Roberto Mussapi
Every beat of my heart

Il dono dell’infanzia

Chi parla è il puer, oltre e prima dell’Io, che come il passerotto di Catullo o il piccolo nascente Pinocchio pigola appena. Il puer di ognuno di noi a cui con magia William Blake, splendidamente, dà voce…

William Blake, poeta, veggente, scrive tra le sue opere importanti un canzoniere diviso in due parti, i Canti dell’innocenza e i Canti dell’esperienza. È un poeta sicuramente inconfondibile per visione sapienziale e capacità di espressione diretta, quasi arcaicamente infantile. È modello di William Butler Yeats, poeta di due secoli successivo, che lo supera abbondantemente.
Non ho mai capito davvero l’importanza di Blake, considerato da molti al pari di poeti come Coleridge o Keats, e non comprendevo, quando ai miei esordi alcuni critici rigorosi attribuirono alla sua poesia forte influenza sulla mia. Non lo compresi e non lo comprendo, ma mi guardo bene dall’irrigidirmi: come diceva Peppo Pontiggia, uno scrittore sa quel che scrive, ma il suo libro ne sa più di lui.
· · · ·
• [CONSEGNA SCRITTA 1]: Ricopia dai record tutto ciò che va dalla riga che contiene "Comfortabel heren longsleeve" fino a quella che contiene "Vista 5 de Micrófonos", entrambe incluse, tralasciando le immagini.

• [INFORMAZIONI]:
· · · ·
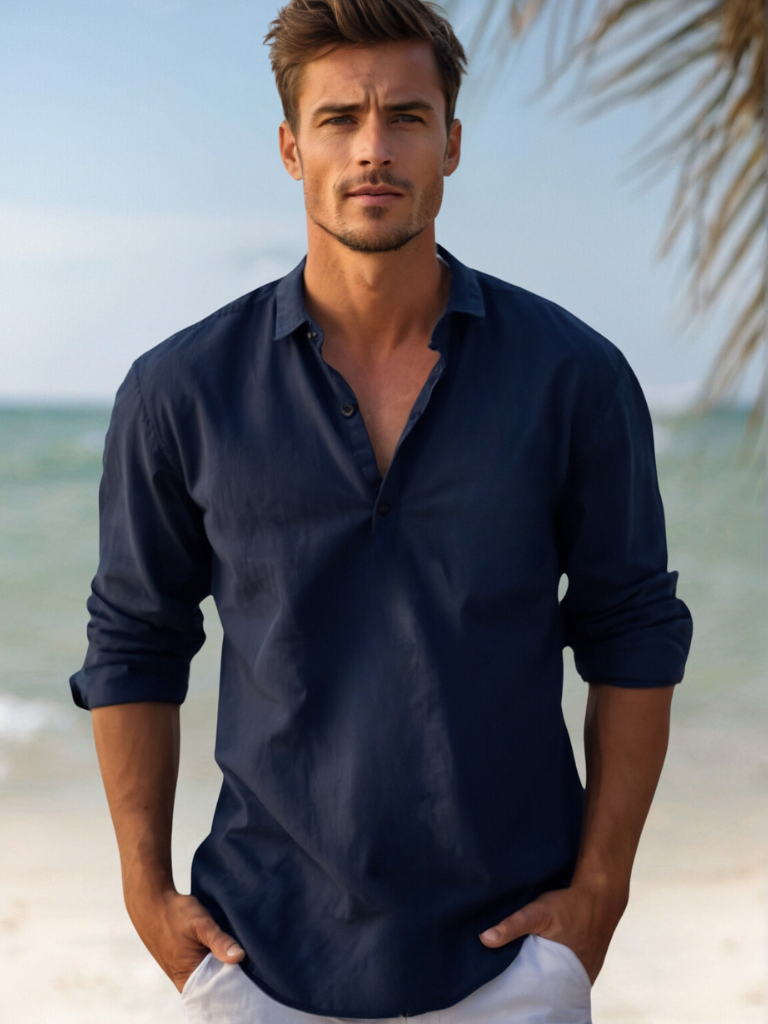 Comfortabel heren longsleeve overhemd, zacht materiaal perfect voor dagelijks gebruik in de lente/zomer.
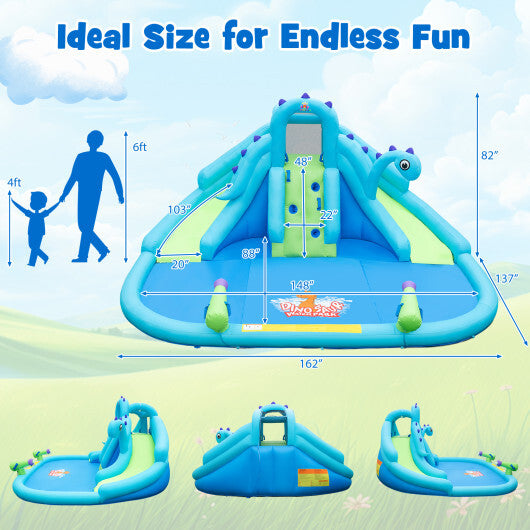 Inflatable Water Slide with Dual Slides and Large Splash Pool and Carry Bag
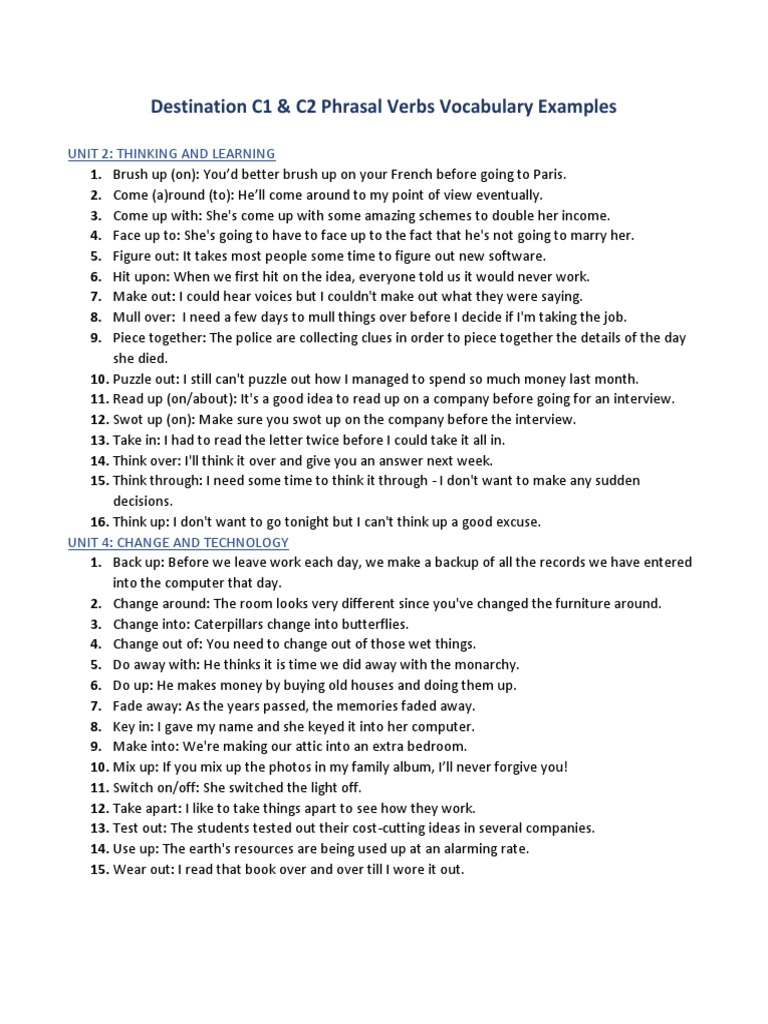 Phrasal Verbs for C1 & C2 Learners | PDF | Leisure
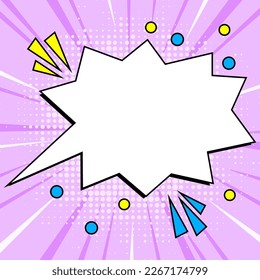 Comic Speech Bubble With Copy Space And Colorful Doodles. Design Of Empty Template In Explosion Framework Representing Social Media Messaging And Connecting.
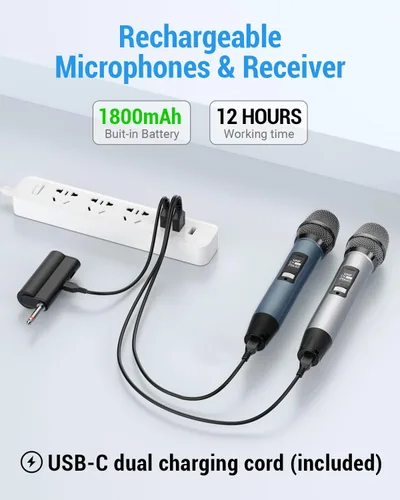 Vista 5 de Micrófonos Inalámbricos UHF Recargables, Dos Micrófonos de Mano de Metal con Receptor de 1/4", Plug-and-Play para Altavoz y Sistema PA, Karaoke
· · · ·
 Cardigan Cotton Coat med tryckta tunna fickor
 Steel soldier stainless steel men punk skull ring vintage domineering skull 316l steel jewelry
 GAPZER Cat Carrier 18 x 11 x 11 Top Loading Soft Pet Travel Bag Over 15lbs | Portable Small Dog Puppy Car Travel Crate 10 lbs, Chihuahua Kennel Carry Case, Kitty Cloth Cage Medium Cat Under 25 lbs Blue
· · · ·
• [CONSEGNA SCRITTA 2]:
Rispondi alle domande sul testo.
(a) In quali due parti è diviso il canzoniere di William Blake?
(b) Di quale poeta Blake è indicato come modello?
(c) Chi diceva che un libro ne sa più del suo scrittore?

• [RISPOSTA 1]:
 Comfortabel heren longsleeve overhemd, zacht materiaal perfect voor dagelijks gebruik in de lente/zomer.
 Inflatable Water Slide with Dual Slides and Large Splash Pool and Carry Bag
 Phrasal Verbs for C1 & C2 Learners | PDF | Leisure
 Comic Speech Bubble With Copy Space And Colorful Doodles. Design Of Empty Template In Explosion Framework Representing Social Media Messaging And Connecting.
 Vista 5 de Micrófonos Inalámbricos UHF Recargables, Dos Micrófonos de Mano de Metal con Receptor de 1/4", Plug-and-Play para Altavoz y Sistema PA, Karaoke

• [RISPOSTA 2]:
(a) Nei Canti dell'innocenza e nei Canti dell'esperienza.
(b) Di William Butler Yeats.
(c) Peppo Pontiggia.